In other words, every single resident of Storrs, Connecticut – the home of UConn – could have brought four friends along, and they all could have fit into the Stadium. And there still would have been room for Yukon Jack's Hilltop Grill and the Storrs Museum of Puppetry.

Do you like flat screen TVs? They've got one in the Stadium that is 160 by 72 feet. If you go to Best Buy to purchase one of these, remember that the size is measured diagonally. 

They sold the seats at the very top of the arena. You didn't need an usher to help you to those seats. You needed a Sherpa. What could those fans possibly see from up there? They couldn't see the dunks, the blocks, or the steals. They couldn't see the expressions on the faces of the players and coaches. Furthermore, there should be an NCAA rule that states no seats may be sold that are so far away from the court that fans can't distinguish between the cheerleaders and the players. Presidents Bush and Clinton were there, but I doubt if those with bad seats could even see them on the Giant TV. So thousands of fans missed the very things that are great about college basketball. 

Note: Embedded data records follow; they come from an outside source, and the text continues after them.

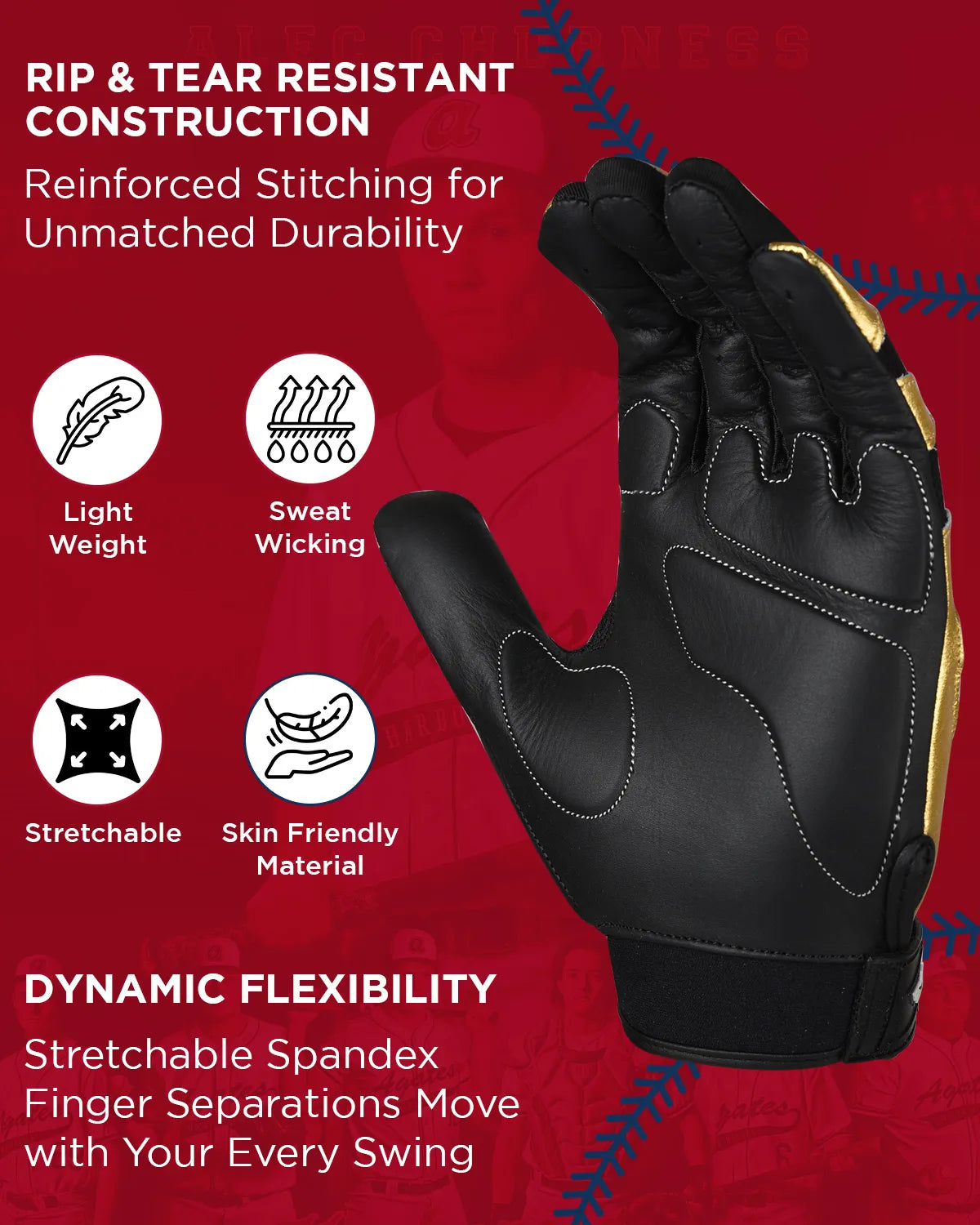 Padded Baseball Batting Gloves for Men & Women (Black/Gold)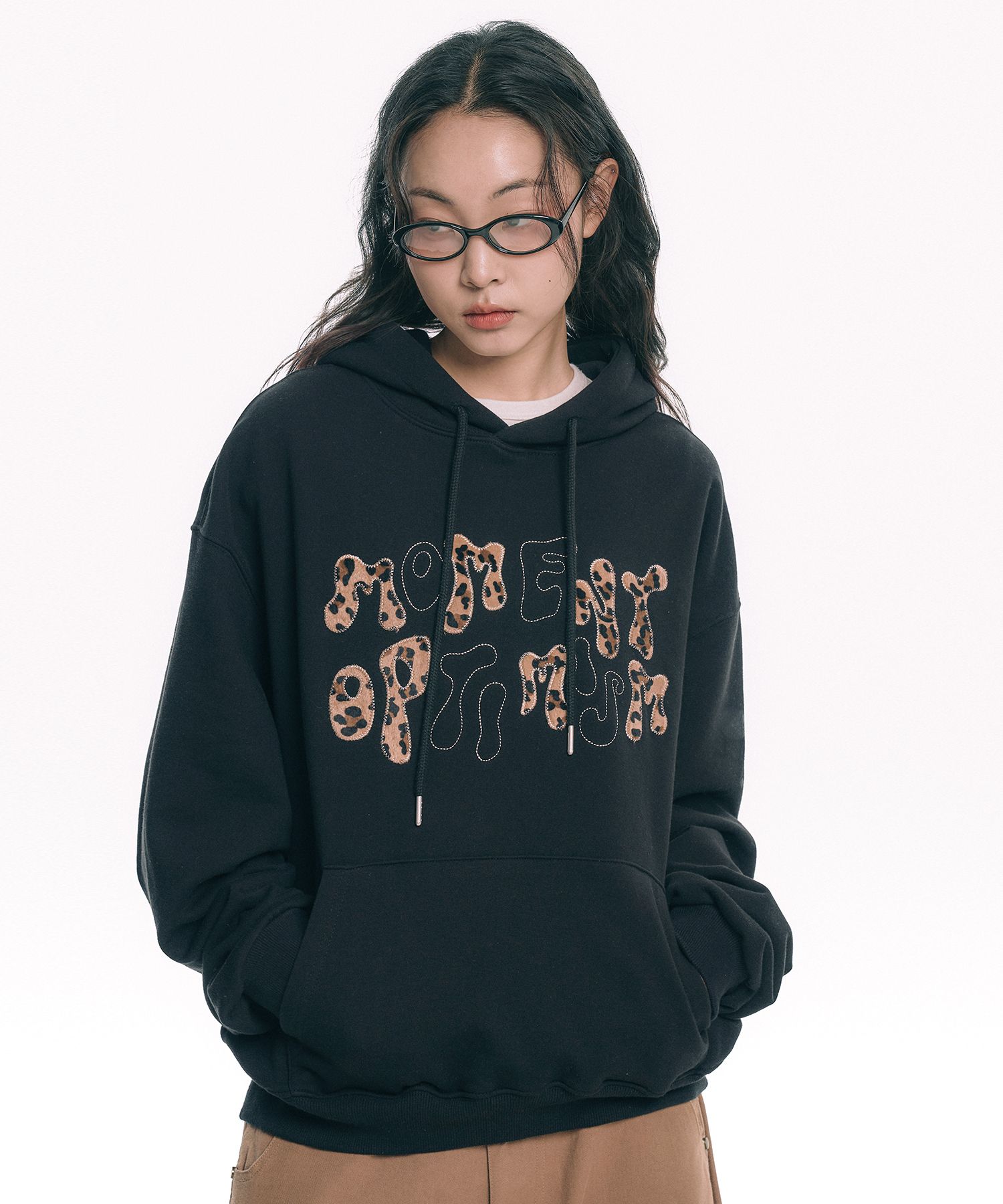 MUSINSA | MOO Leopard Applique Hood - Black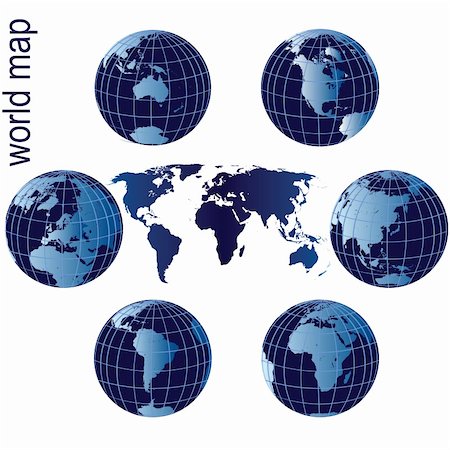 simsearch:400-05349061,k - Set of Earth globes and world map Foto de stock - Super Valor sin royalties y Suscripción, Código: 400-04726444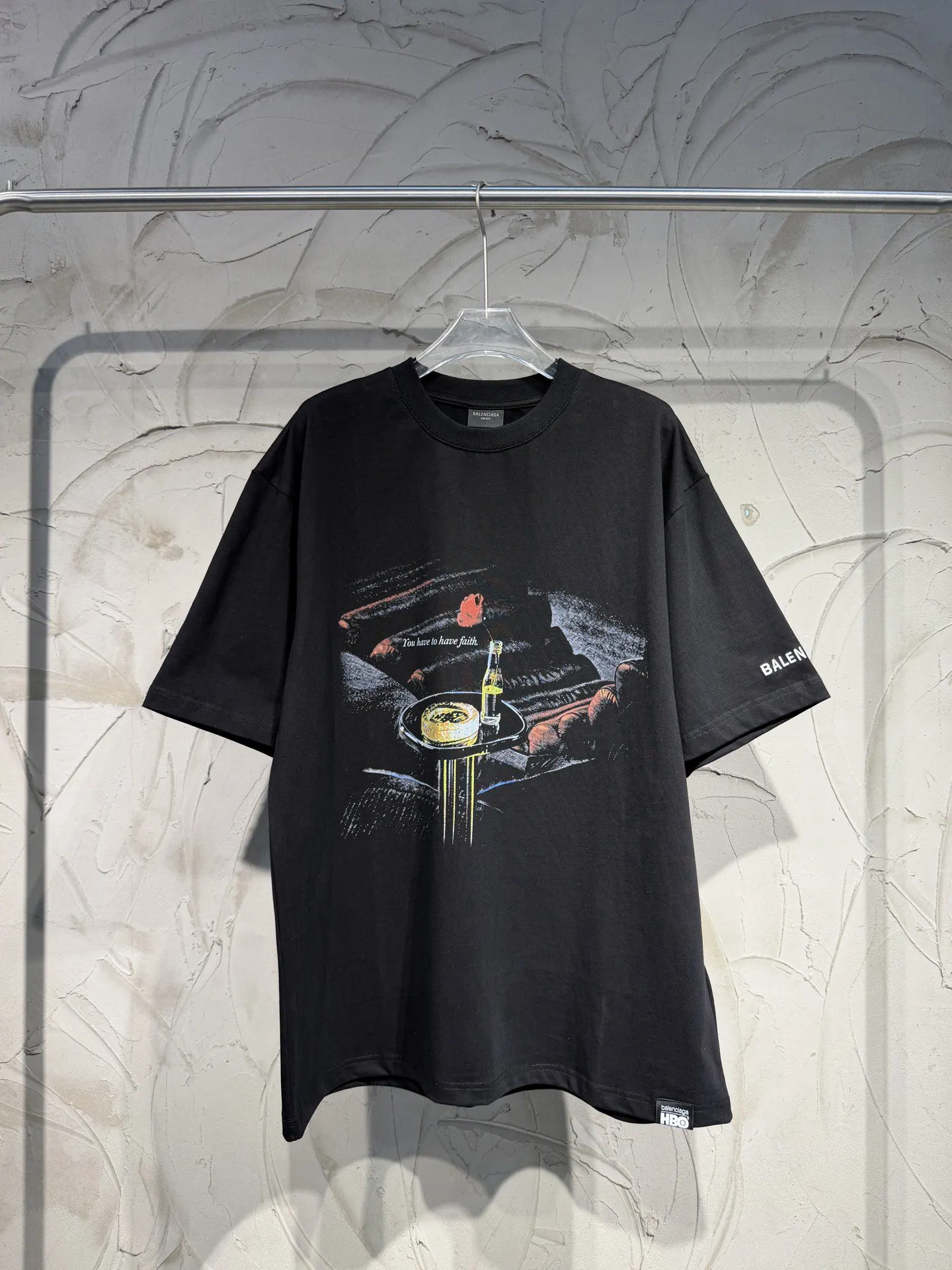 Balenciaga 26SS Embroidery Cotton Short Sleeve T-Shirt Street Casual Style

If they hadn't read and believed my correct prediction, (which once again, you may verify: How to pick a final four winner), they might not have found out who won the game until they got home.

Before Wisconsin's semifinal (but after practicing at AT&T), Wisconsin's Frank Kaminsky said, "It's an insane venue. It kind of feels like you're outside…"

Why do they hold these games in such a cavernous place with so many awful seats? For the same reason that they charge five bucks for a bottle of water. Greed.

There's an old saying that goes, "Everything is bigger in Texas." However, it would've been much bigger of the NCAA if they had played these games in a smaller place.

Just as a postscript, one of the times that they cut to the two former Presidents on the oversized screen, I'm pretty sure I read Bush's lips asking Clinton, "Where is Lloyd sitting?" I could be wrong about that. Then again, I could be right. It's happened before.